I write this article for kids over 20, so, alas, I am obliged to do it in English, which is far easier than in Dutch, because no native spaker will be able to distinguish how poor my English is. So in English it will be!

Have you ever sold a book? I mean, a book you wrote yourself and did you ever try (in your naivety) to enter a bookshop and offer it for sale there, that is: did you ask them to sell it for you?
If they are very professional and live in a town not too far off the map, they will tell you (even without taking a look at the thing in your hand) that they have no place for it in their bookshop. Far too many books are being published each year and (14.000 in the Netherlands and Belgium)! Well, in short: I think they just want to tell you: enough is enough. You are at the end of the line. Someone must be. Fire regulations.

Makes sense. By why your book or better: not your book? There is no time or even an opportunity to discuss that, although you may try it, because they (those guardian angels of their books) want you to get out as quickly as possible, as if you were a stray dog that could make stains on their precious prize-winning books, sealed in sterile plastic. If there is a customer standing behind you with one of those prize-winning books in his hand from their bookshop that he wants to buy and you keep obstructing him by talking to the owner(s), you may strain their nerves even too much, especially if a second or a third customer joins the waiting-line. They (the shop owners) will not take you by the throat with their hands but their eyes will strangle you.

So it is wiser to choose a bookshop in a town somewhere off the map at a quiet hour, so that no buyer behind you can spoil the feast of presenting your book (as an uninvited guest, however, still).
Generally, they (the bookshop owner or his representative) will tell you that they are surprised that you came out of the blue, (although you took the front entrance) but if they are nice people, I mean really nice people, they will try to find a way out to refuse your book without being too rude.
First they will repeat that they are taken by surprise , but immediately recovered, they will tell you the story of the 14.000 titles that are being published in the Dutch language area each year, a number that they will occasionally blow up to 28.000 titles (I guess that includes the papier bank notes that are still being printed).
If you dispute that, especially with a woman, she will finally admit that it is generally 14.000, but, still, that last year it was unexpectedly high: almost 28.000 titles. Well, never argue with a woman, that's the first lesson my sweet mother taught me.

And then comes the main argument: they will explain to you that it has to take the place of another book. If they put your book for sale in their shop, they cannot sell another book (at the given place). True. It is like telling a newborn (if he or she could grasp it) that it is going to take somebody else's place in time, which is a Vérité de la Palisse, as the French put it so gently, don't you agree, my English-loving friends?
Then they will start to criticize the book: why does it have so many (weird, they think weird) pictures, why are you printing your text in two columns and not in a single broad one? Why does the paper feel so rude (some rare female book shopkeepers like to touch the paper of the book)?

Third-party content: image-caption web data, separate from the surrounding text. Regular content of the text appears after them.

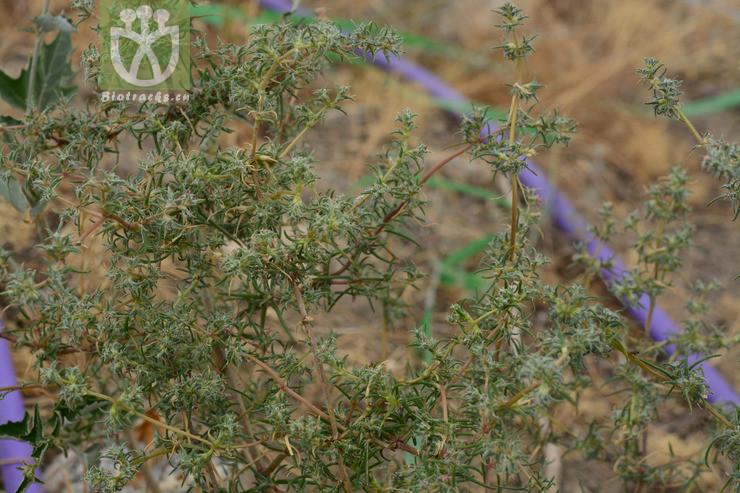 Petrosimonia sibirica
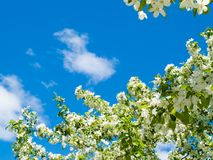 Blooming apple tree background. Blooming spring apple tree flower against blue sky and white cloud Royalty Free Stock Photography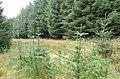 Forest - geograph.org.uk - 259195.jpg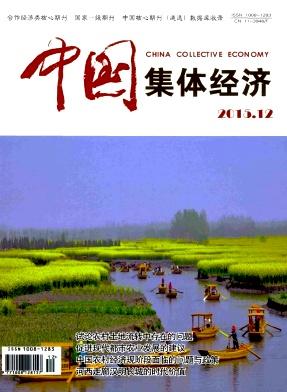 《中国集体经济》 旬刊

In the end, when you can convince them to take a closer look at the text of your book, perhaps during the day, and come back, later on, they will tell you that it is hard to put it anywhere in their shop. Is it fiction? Non fiction? Photography? On what shelf does one put a mixture of the 3? Has there ever been a bookshelf designed for that?
Well, I guess they make it too difficult to sell your book, perhaps they think that only customers with bowler hats will buy your book, and they expect none of them for the first 3 years to enter their shop. Got it? An image can tell more than a 1000 words.
In the end you give up. You have to give up sooner or later, better the shorter pain, it's a lost case anyway.
If you are clever, I mean as a writer, then you buy a strong elastic cord for bungee jumping, a very large one and you jump from the Eiffeltower. Or from Nelson's Column. It might be surprisingly succesful.

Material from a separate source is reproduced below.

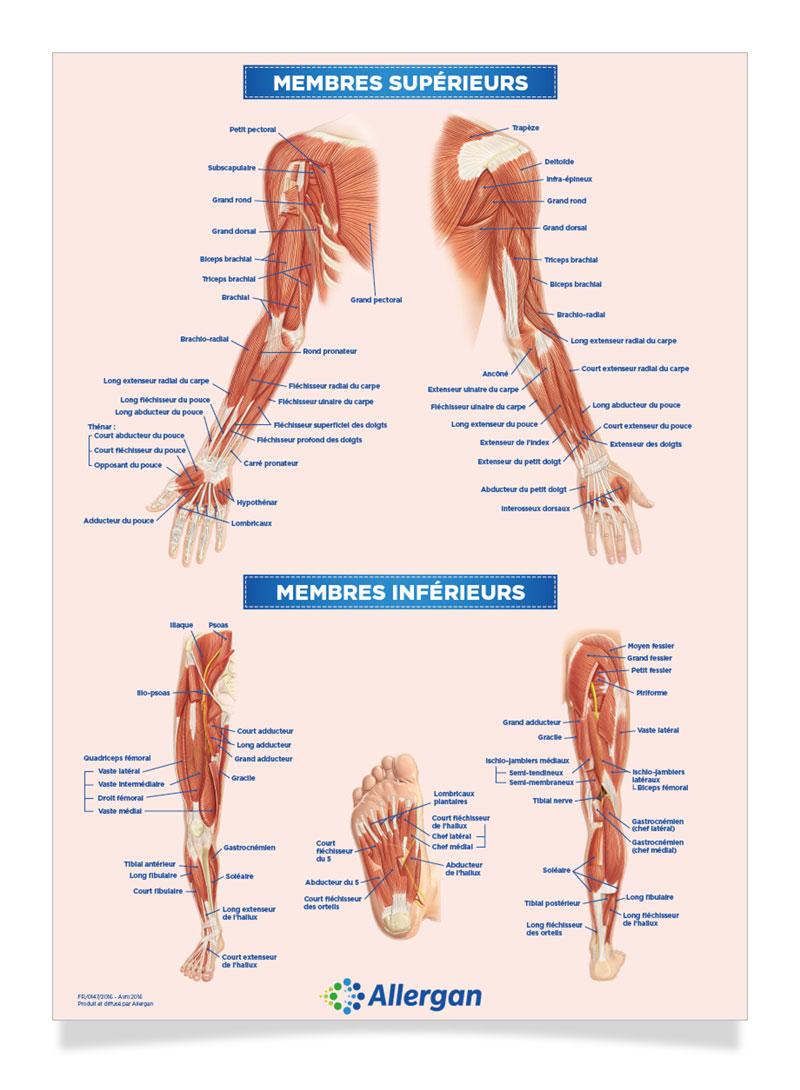 Poster Médical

There is a big chance that you may be the talk of the town, or even of the Benelux (if that sill exists); after your exploit and in the end you (your heirs) will sell a lot, probably all your books. In the end, a book stands and falls with a good plot. And that is for most writers the perfect plot: their tragic ending.

PS: On the way home from the last blooming bookshop, I took this blooming picture and I thought: 'Well, life without a single blooming book, isn’t that blooming something!’